Royal Dutch Shell yesterday defended deep-water oil drilling as it announced a near-doubling of its second-quarter profit and a beefed-up target for asset sales.
Peter Voser, Shell chief executive, said BP's Gulf of Mexico deep-water oil spill was a tragedy but Shell had so far seen no need to change how it operated prior to the release of the accident investigation findings.
Deep-water drilling still had an important role to play in global energy supply. “We have got growth potential there,” he said.
Mr Voser also declined to rule out taking legal action against BP over the post-spill regulatory crackdown, which has cost Shell tens of millions of dollars.

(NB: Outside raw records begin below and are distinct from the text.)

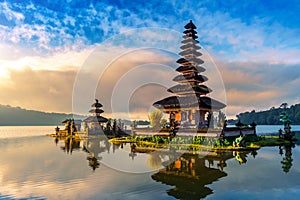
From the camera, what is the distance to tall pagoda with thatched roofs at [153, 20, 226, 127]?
115ft

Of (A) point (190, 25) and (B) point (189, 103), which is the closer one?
(B) point (189, 103)

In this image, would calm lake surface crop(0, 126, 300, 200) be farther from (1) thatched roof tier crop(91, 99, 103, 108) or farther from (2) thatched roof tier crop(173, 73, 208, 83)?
(1) thatched roof tier crop(91, 99, 103, 108)

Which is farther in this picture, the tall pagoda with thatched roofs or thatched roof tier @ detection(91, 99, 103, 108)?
thatched roof tier @ detection(91, 99, 103, 108)

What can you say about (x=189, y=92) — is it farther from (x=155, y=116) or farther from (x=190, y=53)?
(x=155, y=116)

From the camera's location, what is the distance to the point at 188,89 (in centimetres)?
3622

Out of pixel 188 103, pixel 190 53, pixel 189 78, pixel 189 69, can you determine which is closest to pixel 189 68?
pixel 189 69

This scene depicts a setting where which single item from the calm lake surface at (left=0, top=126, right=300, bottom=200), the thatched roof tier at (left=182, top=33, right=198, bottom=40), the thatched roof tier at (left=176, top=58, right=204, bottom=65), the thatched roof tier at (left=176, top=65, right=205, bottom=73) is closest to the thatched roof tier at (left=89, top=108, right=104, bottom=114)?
the thatched roof tier at (left=176, top=65, right=205, bottom=73)

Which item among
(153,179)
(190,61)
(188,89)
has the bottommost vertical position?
(153,179)

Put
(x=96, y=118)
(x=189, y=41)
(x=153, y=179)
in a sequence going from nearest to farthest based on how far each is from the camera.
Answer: (x=153, y=179)
(x=189, y=41)
(x=96, y=118)

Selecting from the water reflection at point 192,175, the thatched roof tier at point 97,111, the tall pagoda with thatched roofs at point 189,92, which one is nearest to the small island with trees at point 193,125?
the tall pagoda with thatched roofs at point 189,92

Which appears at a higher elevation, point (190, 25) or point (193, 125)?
point (190, 25)

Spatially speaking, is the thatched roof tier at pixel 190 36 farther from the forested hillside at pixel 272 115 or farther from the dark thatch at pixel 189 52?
the forested hillside at pixel 272 115

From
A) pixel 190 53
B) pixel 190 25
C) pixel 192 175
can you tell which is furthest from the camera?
pixel 190 25

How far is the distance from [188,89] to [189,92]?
1.55 ft
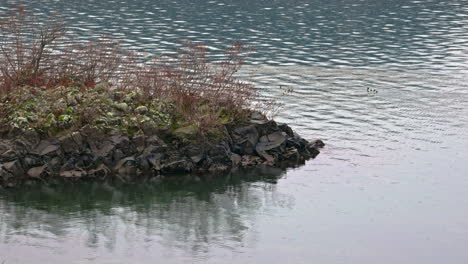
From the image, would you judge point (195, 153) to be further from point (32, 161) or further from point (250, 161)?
point (32, 161)

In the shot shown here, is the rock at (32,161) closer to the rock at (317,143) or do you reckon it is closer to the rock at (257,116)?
the rock at (257,116)

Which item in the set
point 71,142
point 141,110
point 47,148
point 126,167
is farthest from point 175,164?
point 47,148

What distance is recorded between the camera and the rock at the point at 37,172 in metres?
51.5

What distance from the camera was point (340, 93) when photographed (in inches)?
3034

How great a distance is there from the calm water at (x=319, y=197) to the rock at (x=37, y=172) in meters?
1.22

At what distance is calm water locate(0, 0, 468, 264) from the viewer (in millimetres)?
42344

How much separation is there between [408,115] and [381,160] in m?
12.7

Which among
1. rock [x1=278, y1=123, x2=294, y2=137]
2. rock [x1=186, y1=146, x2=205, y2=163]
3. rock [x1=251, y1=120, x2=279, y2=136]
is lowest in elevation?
rock [x1=186, y1=146, x2=205, y2=163]

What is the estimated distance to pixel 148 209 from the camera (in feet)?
161

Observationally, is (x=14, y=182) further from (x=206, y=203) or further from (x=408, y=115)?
(x=408, y=115)

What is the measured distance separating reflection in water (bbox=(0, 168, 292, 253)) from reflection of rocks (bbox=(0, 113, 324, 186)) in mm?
1039

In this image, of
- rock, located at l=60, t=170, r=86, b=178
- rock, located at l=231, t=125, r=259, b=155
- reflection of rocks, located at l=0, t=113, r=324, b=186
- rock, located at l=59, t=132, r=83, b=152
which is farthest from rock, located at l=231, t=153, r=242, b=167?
rock, located at l=59, t=132, r=83, b=152

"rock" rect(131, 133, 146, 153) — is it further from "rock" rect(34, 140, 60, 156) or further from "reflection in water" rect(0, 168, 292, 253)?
"rock" rect(34, 140, 60, 156)

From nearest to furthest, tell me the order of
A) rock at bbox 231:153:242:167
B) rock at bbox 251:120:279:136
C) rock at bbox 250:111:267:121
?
rock at bbox 231:153:242:167 < rock at bbox 251:120:279:136 < rock at bbox 250:111:267:121
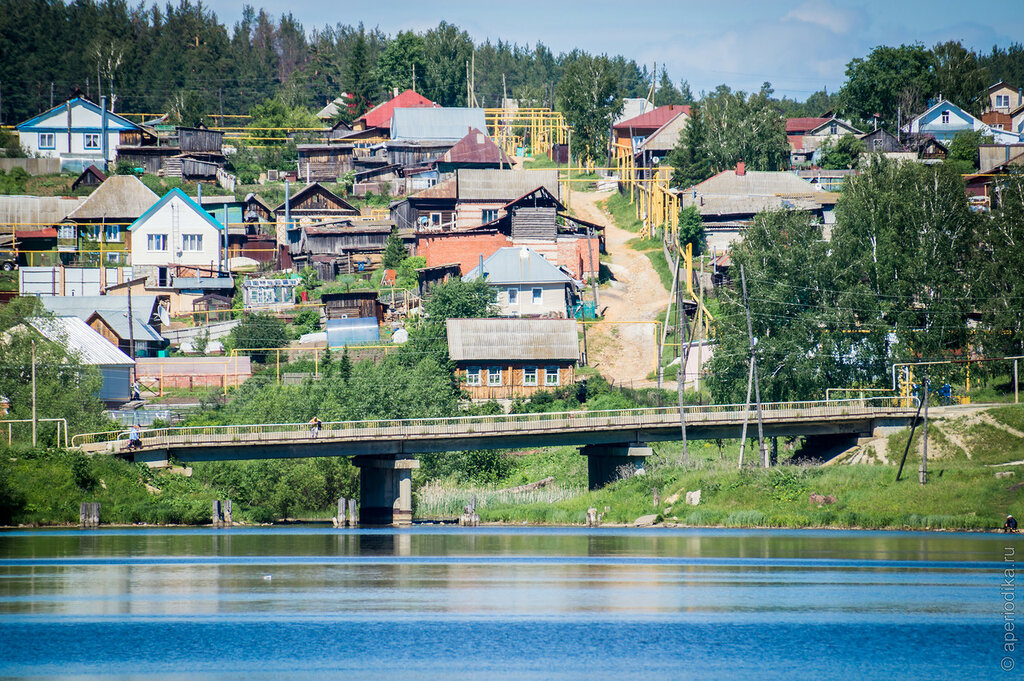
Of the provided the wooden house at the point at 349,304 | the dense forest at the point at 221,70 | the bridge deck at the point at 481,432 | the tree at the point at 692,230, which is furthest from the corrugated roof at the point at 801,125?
the bridge deck at the point at 481,432

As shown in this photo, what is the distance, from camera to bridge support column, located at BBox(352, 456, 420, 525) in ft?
214

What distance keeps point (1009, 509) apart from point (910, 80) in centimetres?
8514

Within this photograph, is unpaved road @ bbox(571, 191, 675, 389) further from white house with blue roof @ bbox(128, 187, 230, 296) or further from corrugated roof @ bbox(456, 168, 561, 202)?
white house with blue roof @ bbox(128, 187, 230, 296)

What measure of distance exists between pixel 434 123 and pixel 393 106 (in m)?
12.1

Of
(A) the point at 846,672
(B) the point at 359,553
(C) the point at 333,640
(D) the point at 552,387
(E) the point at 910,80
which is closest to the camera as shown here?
(A) the point at 846,672

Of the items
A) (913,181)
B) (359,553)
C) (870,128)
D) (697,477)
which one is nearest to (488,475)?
(697,477)

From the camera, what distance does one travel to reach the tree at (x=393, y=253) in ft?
326

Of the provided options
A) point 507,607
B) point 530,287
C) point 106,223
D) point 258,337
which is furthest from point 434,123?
point 507,607

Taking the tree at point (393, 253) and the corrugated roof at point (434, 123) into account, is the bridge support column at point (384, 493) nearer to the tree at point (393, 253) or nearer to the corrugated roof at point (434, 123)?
the tree at point (393, 253)

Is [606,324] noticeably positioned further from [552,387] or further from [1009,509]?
[1009,509]

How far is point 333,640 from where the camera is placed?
34500mm

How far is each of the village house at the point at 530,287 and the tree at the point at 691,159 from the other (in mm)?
24744

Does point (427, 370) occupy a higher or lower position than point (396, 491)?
higher

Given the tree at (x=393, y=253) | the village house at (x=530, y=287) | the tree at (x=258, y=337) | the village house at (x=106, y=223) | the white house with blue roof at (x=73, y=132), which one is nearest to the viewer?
the tree at (x=258, y=337)
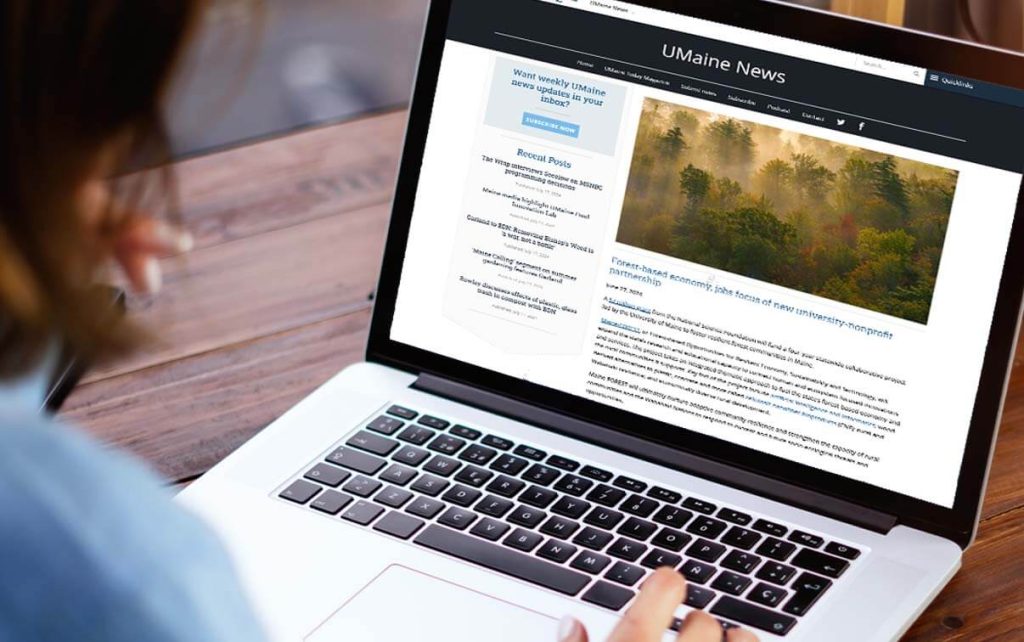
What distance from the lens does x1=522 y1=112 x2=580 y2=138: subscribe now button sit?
2.84ft

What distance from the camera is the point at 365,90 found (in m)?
3.06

Shell's second-quarter profit rose 94 per cent to $4.53bn on a current cost of supplies basis, a closely watched post-tax measure that removes the effect of price changes on inventories.
Underlying CCS profit – a measure that further strips out one-off items – was $4.21bn, beating analysts' expectations.
The one-off items included a $56m charge resulting from a deep-water drilling moratorium in the Gulf of Mexico and a delay to exploration in Alaska.
Seven Shell rigs are being kept idle as a consequence of the two measures, imposed after the spill.
BP, Shell's biggest UK rival, reported a $17bn second-quarter loss on Tuesday and has suspended dividends because of the accident.
As expected, Shell's second-quarter dividend was maintained at 42 cents a share.
The Anglo-Dutch company wants to sell a total of $7bn-$8bn of assets in 2010 and 2011 to help it focus on more attractive areas, an acceleration from the $4bn of disposals it would usually have targeted over two years.